The feature engine includes `layout` as a categorical feature, so one model
can handle all layouts.

## Incremental Data Collection

When you have a trained model and want to add more data:

1. Generate new data (new shapes, new layouts, etc.)
2. Parse into parquet alongside existing data
3. Warm-start from the previous model:
   ```bash
   python3 train.py --data_dir data/ --out_dir models/v2 \
       --warm_start models/v1 \
       --warm_start_n_estimators 200
   ```

This adds 200 new trees on top of the existing model. The feature schema
must match exactly (enforced automatically).

## File Organization

Recommended directory structure:

```
heuristics/
  data/
    gemm_universal_fp8_rcr_gfx950.parquet      # original 108 shapes
    wide_coverage/                               # batch log files
      wide_coverage_batch_001.log
      wide_coverage_batch_002.log
      ...
    edge_dims/                                   # N=1, K=1 edge cases
      edge_dims_batch_001.log
      ...
  models/
    gemm_universal_fp8_gfx950/                  # trained model artifacts
      model_tflops.lgbm
      model_latency.lgbm
      model_bandwidth.lgbm
      feature_spec.json
      train_manifest.json
      cv_metrics_tflops.json
      eval_report.json
      ...
```

## Troubleshooting

### Benchmark binary exits with non-zero code
Some kernel configs are invalid for certain problem sizes (e.g., tile_m=256
with M=16).
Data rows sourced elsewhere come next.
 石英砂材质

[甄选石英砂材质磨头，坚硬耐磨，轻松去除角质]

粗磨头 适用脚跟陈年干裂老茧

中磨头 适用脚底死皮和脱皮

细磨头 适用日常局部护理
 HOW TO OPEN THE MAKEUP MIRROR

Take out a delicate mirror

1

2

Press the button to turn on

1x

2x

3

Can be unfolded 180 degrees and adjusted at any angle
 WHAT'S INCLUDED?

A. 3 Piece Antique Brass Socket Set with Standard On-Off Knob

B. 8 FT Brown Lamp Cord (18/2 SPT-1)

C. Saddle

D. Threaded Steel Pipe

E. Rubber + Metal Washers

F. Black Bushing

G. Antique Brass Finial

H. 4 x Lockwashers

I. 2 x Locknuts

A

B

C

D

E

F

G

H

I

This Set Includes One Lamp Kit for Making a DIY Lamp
The data pipeline marks these as `is_valid=False` and they are
filtered out during training. This is expected.

### Edge dims produce very few results
N=1 and K=1 shapes are degenerate -- most kernel configurations have minimum
dimension requirements and will fail or produce zero TFLOPS. The small number
of valid results is still useful (it tells the model which configs work for
these shapes).

### Benchmarks are slow
Each shape requires running all 4608 kernel executables sequentially. At
~0.01s per kernel, that is ~46 seconds per shape. For 700 shapes, expect
~9 hours. Tips:
- Run on a dedicated GPU (no other workloads)
- Use `--batch_size 25` to get incremental output
- Parse and train on partial data while generation continues

### Data from different GPUs / driver versions
Store `run_id` and hardware metadata with each dataset. Training on mixed
data is allowed but not recommended for production models. Filter to a
single `run_id` or `arch` for clean experiments.